Alberto Barbera interpretato da Chiara Bosna
Alberto Barbera interpretato da Chiara Bosna

Intervista ad Alberto Barbera. Come sta la cultura? Come è cambiata in questo periodo? Quali saranno le sfide?

Di Francesca Bazzoni

L’emergenza Covid sta portando a escludere una parte fondamentale della nostra società che soffoca sotto il peso della crisi: la cultura. Ne parliamo con Alberto Barbera, critico cinematografico, ex direttore del Torino Festival e attuale direttore artistico della Mostra Internazionale d’Arte Cinematografica di Venezia.

Alberto, come sta?

«Io sto bene, sono appena stato riconfermato per altri quattro anni alla direzione del festival, una posizione così bella da non poterne che essere felice. È un periodo meno intenso del solito, perché alcuni progetti sono rimandati o cancellati. Certo, sono preoccupato per le incertezze del futuro, l’evoluzione di questa pandemia, l’economia della nostra società e del mondo intero».

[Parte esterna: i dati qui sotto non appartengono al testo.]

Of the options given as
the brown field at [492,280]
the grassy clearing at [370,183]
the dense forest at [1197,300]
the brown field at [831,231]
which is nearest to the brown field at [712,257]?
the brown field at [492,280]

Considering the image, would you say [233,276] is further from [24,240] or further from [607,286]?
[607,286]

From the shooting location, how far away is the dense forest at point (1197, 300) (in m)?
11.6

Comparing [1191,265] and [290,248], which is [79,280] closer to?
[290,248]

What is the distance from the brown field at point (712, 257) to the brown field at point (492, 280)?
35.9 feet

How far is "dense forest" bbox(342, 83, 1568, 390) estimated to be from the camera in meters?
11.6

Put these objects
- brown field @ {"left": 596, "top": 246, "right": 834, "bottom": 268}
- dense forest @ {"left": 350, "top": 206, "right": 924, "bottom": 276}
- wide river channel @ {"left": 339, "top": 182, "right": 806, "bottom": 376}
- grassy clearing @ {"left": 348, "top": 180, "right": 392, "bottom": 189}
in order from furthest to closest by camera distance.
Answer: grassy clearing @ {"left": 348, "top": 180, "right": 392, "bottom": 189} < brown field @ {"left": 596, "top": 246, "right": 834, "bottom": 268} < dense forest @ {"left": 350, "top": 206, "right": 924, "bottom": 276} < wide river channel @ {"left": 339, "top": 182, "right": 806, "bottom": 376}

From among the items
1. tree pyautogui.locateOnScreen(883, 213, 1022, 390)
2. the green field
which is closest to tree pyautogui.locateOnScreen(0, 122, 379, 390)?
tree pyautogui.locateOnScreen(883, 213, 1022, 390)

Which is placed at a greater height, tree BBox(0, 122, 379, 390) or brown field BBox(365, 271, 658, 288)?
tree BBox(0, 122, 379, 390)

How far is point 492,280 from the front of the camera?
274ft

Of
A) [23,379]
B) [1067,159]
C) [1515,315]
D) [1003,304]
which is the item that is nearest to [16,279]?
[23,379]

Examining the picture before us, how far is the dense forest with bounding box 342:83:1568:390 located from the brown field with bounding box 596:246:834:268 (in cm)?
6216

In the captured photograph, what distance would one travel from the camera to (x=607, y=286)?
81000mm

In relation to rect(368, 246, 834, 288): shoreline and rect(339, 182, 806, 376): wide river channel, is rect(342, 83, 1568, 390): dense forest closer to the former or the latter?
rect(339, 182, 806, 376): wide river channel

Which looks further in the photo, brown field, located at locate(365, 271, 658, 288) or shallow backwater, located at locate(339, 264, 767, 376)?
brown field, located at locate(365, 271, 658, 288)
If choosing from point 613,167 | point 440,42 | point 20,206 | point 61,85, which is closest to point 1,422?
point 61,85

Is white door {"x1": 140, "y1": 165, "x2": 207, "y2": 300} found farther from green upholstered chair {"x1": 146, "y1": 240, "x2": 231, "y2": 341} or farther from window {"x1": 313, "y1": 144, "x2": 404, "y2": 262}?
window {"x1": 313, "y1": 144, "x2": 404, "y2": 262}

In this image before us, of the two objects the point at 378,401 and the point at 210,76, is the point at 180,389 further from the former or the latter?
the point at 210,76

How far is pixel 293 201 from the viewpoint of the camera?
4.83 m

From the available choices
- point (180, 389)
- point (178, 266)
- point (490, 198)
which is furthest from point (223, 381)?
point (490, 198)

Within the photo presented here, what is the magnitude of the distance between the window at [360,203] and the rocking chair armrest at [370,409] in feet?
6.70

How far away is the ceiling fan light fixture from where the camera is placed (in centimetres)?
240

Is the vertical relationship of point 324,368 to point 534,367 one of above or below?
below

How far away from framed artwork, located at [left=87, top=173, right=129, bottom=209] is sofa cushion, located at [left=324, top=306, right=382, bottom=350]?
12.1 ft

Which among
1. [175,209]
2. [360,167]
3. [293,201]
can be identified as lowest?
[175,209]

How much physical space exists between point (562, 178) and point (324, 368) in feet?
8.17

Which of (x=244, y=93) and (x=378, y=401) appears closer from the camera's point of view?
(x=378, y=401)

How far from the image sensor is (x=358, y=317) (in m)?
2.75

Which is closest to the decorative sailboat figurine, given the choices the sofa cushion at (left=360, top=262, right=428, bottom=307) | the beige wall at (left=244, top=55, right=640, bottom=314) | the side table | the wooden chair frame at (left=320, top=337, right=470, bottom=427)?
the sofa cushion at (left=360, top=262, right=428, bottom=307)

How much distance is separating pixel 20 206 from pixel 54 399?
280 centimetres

Guarda qui l’intervista ad Alberto Barbera

Come Sta Il Cinema?

E il cinema?

«Il cinema sta malissimo; il mondo della cultura è stato colpito più gravemente di altri. Se la cultura non produce, i film non circolano e i teatri rimangono chiusi, significa un blocco totale non solo per i proprietari di sale cinematografiche o teatri, ma per un intero mondo che vive attorno alla produzione di opere di ogni genere. Significa che centinaia di migliaia di persone sono disoccupate e non sono tutelate, in quanto spesso lavoratori occasionali. La disoccupazione in questo settore è enorme, le sale sono rimate chiuse per molti mesi con un gravissimo danno economico, molte di queste non hanno più riaperto e non riapriranno più. Il futuro è una grande incertezza. Il rischio è che venga depauperato un intero settore, quello delle sale cinematografiche, perdendo così un’esperienza fondamentale».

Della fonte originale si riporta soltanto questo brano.